_What this task involves_
Can you continue the film review of Breaking and Entering, starting right after its final sentence?

_Supplied text_

◆ ◆ ◆

TO HAVE AND HAVE NOTS
Anthony Minghella’s contemporary drama is a wayward but affecting tale of urban alienation, writes Michael Dwyer
EXTREMES of wealth and poverty collide in Breaking and Entering, which is set in present-day London as the King’s Cross area undergoes an urban regeneration scheme. After a trio of high-profile literary adaptations (The English Patient, The Talented Mr Ripley and Cold Mountain), this is Anthony Minghella’s first film from an original screenplay of his own since his 1991 cinema debut with Truly, Madly, Deeply.
Breaking and Entering explores contemporary urban pressures, prejudices and anxieties through a structure that intersects the destinies of disparate characters in a multiracial society, in the manner of Short Cuts, Magnolia, Grand Canyon and Crash. Jude Law plays Will, a landscape architect whose hi-tech new King’s Cross office is burgled several times, bringing him into contact with one of the thieves, a 15-year-old boy (Rafi Gavron) whose aptitude for the freerunning style, parkour, proves an asset in his exploits.
Will unexpectedly finds himself drawn to the boy’s mother, Amira (Juliette Binoche), a widowed Bosnian Muslim refugee and hard-working dressmaker. As he stakes out his own office by night in the hope of catching the robbers, Will befriends a Romanian prostitute (Vera Farmiga from The Departed) who works the King’s Cross beat. His architect colleague (Martin Freeman) falls for one of the company’s cleaning staff, a Kafka-quoting black woman. Investigating the thefts, a socially concerned police officer, oddly named Bruno Fella (Ray Winstone), muses on how much the area is in flux.

◆ ◆ ◆

_Record extracts_
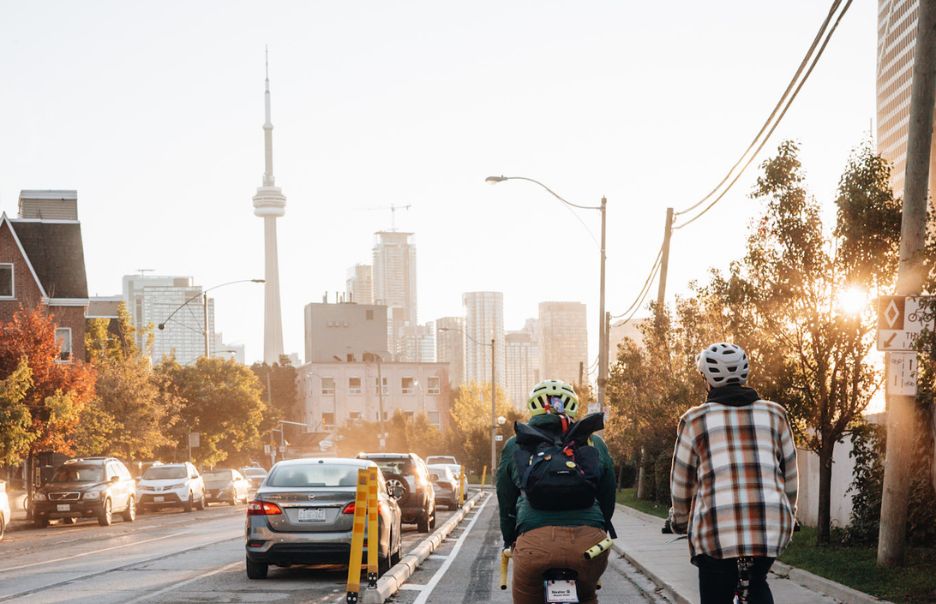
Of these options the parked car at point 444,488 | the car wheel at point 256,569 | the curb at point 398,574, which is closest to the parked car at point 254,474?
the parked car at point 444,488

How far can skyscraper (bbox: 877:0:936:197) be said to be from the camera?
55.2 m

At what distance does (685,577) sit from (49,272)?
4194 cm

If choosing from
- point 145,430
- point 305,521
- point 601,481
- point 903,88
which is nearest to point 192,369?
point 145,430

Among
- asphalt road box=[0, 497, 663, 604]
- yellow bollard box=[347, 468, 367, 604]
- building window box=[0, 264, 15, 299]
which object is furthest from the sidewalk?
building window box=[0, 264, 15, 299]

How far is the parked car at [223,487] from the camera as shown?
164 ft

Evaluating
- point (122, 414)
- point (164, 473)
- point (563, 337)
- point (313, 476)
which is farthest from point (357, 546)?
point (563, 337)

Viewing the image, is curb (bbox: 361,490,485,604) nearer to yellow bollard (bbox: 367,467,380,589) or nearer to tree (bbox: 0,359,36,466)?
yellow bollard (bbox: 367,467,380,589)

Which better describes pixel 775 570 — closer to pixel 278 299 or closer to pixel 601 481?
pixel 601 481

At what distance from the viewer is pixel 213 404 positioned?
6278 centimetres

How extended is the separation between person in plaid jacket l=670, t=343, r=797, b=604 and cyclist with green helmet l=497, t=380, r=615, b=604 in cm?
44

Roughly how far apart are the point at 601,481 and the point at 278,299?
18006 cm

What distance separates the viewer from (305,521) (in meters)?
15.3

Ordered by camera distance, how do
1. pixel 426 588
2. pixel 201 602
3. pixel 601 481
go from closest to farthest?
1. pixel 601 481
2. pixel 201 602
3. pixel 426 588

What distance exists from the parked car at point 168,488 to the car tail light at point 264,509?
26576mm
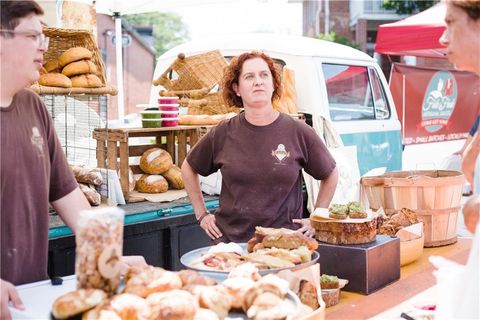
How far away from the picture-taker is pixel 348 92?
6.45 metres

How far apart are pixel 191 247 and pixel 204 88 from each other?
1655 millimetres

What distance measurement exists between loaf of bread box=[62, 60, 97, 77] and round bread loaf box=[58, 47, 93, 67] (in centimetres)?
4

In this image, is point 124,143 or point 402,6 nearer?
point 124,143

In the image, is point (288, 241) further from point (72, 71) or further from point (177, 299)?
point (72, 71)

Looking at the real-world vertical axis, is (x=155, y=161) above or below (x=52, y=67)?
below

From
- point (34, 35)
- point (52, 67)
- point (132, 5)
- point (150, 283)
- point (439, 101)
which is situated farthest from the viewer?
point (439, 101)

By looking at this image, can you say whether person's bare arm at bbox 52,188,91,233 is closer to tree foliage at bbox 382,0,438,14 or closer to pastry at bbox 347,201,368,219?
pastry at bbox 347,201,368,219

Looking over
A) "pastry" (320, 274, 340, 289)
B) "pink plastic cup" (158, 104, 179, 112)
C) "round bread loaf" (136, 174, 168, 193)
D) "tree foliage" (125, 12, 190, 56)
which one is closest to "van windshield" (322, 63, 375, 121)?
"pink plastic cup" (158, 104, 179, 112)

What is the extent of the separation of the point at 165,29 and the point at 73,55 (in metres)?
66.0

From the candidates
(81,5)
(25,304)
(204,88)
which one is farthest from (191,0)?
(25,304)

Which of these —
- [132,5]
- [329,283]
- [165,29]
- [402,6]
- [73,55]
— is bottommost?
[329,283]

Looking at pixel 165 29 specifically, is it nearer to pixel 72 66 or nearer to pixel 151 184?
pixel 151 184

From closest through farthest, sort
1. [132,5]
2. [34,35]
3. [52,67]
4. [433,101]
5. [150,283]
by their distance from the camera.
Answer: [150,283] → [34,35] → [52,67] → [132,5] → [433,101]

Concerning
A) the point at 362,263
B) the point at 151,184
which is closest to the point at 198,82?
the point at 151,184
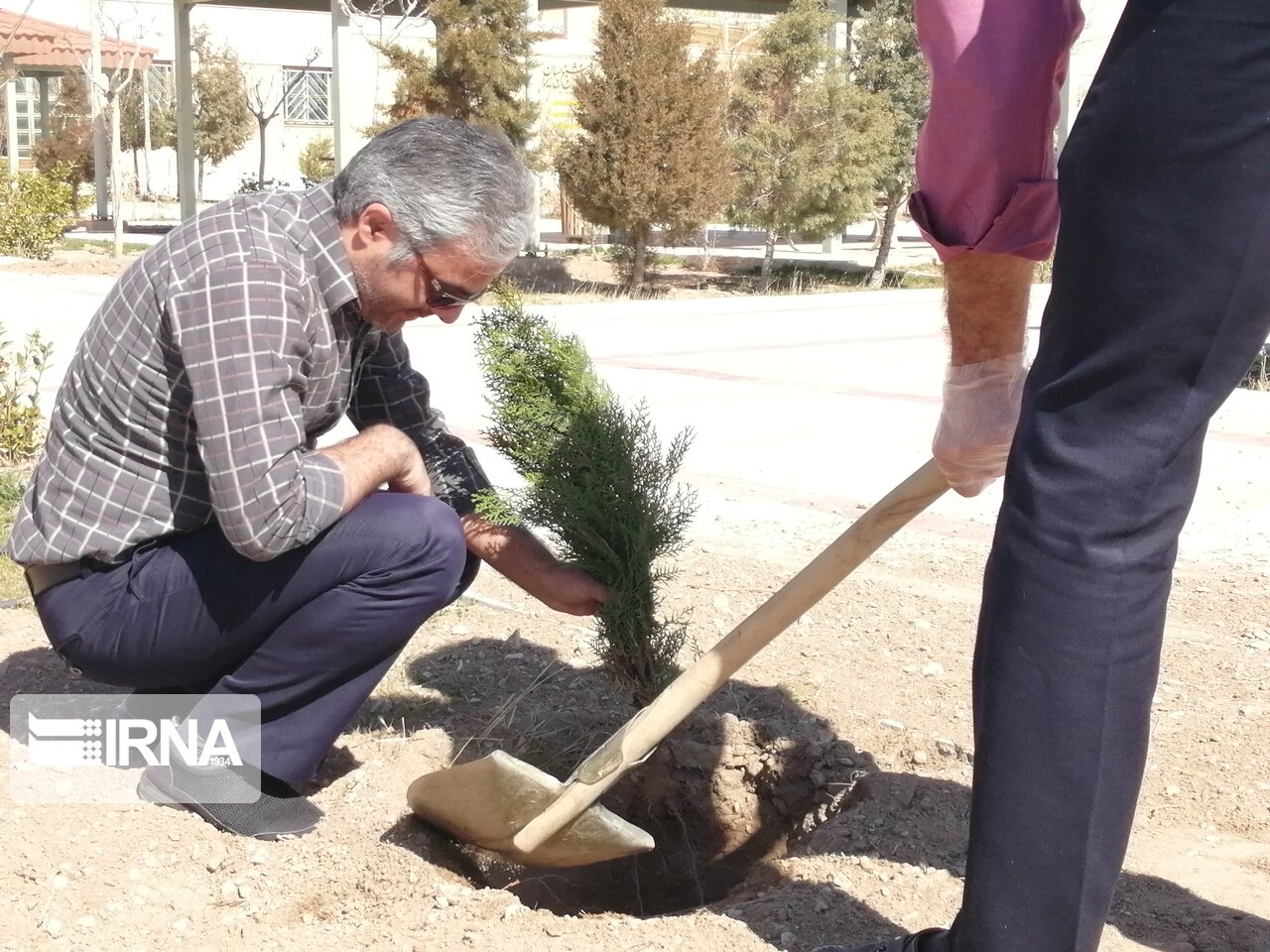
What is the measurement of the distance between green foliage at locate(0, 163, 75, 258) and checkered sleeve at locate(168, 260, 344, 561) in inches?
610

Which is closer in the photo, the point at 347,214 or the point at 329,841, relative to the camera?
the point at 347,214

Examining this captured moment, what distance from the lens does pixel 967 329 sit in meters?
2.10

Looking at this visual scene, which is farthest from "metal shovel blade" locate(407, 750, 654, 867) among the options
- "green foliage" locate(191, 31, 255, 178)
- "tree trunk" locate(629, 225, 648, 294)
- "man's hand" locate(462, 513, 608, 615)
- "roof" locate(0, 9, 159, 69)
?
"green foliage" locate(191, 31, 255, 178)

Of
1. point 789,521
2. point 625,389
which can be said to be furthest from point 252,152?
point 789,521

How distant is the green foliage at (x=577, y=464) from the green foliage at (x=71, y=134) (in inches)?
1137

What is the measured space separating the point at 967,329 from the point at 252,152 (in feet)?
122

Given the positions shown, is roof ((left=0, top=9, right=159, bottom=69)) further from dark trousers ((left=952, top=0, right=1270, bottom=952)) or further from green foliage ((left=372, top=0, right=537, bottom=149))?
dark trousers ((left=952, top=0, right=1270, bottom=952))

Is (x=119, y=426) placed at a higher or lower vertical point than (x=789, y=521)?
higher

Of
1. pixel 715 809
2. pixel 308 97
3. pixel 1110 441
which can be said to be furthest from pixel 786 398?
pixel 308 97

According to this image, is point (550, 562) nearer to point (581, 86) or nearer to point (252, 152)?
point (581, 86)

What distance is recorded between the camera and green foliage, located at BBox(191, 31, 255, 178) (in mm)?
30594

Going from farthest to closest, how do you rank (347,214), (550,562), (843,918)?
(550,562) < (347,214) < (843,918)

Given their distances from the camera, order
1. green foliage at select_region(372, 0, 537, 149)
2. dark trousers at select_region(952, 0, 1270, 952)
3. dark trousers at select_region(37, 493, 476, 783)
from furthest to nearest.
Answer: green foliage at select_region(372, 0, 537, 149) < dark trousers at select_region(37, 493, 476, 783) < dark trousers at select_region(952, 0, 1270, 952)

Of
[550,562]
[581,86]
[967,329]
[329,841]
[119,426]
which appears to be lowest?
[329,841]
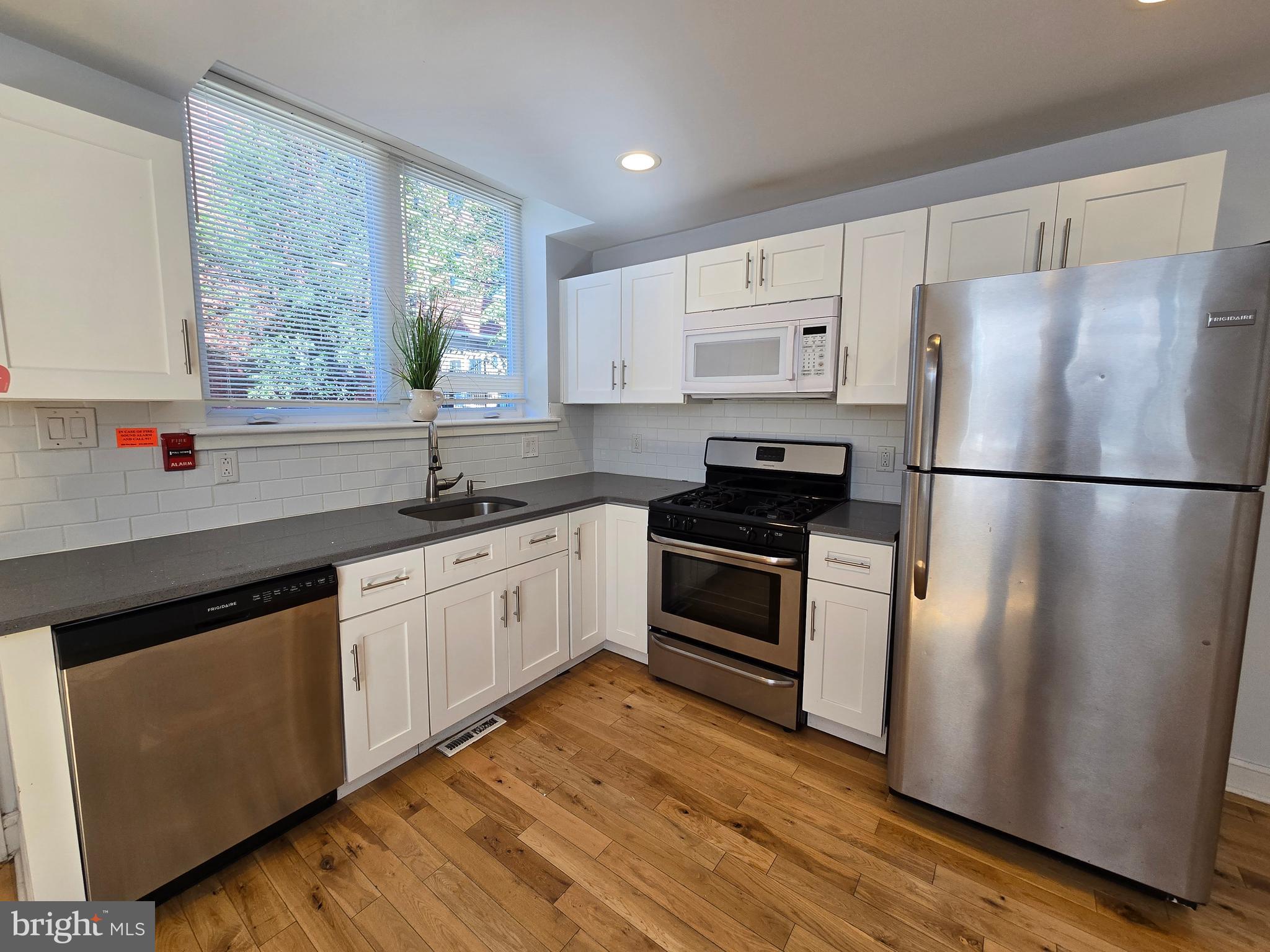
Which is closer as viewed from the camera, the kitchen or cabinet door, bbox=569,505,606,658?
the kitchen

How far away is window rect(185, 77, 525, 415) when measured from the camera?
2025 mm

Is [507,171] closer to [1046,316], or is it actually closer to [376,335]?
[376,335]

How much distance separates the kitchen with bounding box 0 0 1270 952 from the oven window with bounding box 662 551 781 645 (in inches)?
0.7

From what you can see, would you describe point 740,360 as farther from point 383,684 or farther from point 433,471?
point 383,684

◆ ◆ ◆

_Answer box_
In the movie’s least interesting storyline, Will, a workaholic, struggles with working out problems in his strained relationship with his partner, a Swedish-American documentary-maker (wanly played by Robin Wright Penn) who has put her career on hold as she tries to cope with the erratic, demanding personality of her daughter from an earlier relationship.
The title Breaking and Entering is ambiguous, going beyond the theft that sets up the narrative to address issues of property and intrusions into personal lives. “I tidy up,” Will declares at one point, even though his life is getting messier, while Amira symbolically makes a living from mending and repairing.
The movie’s other central character is Lon- don itself, strikingly captured by cinematographer Benoit Delhomme, as it goes through another period of change. The film suffers from a few coincidences too many – one chance encounter, in particular, seems entire- ly superfluous – and some strands are more satisfactorily developed and resolved then others. Yet it remains absorbing and well observed, and, not for the first time, the luminous Binoche is outstanding.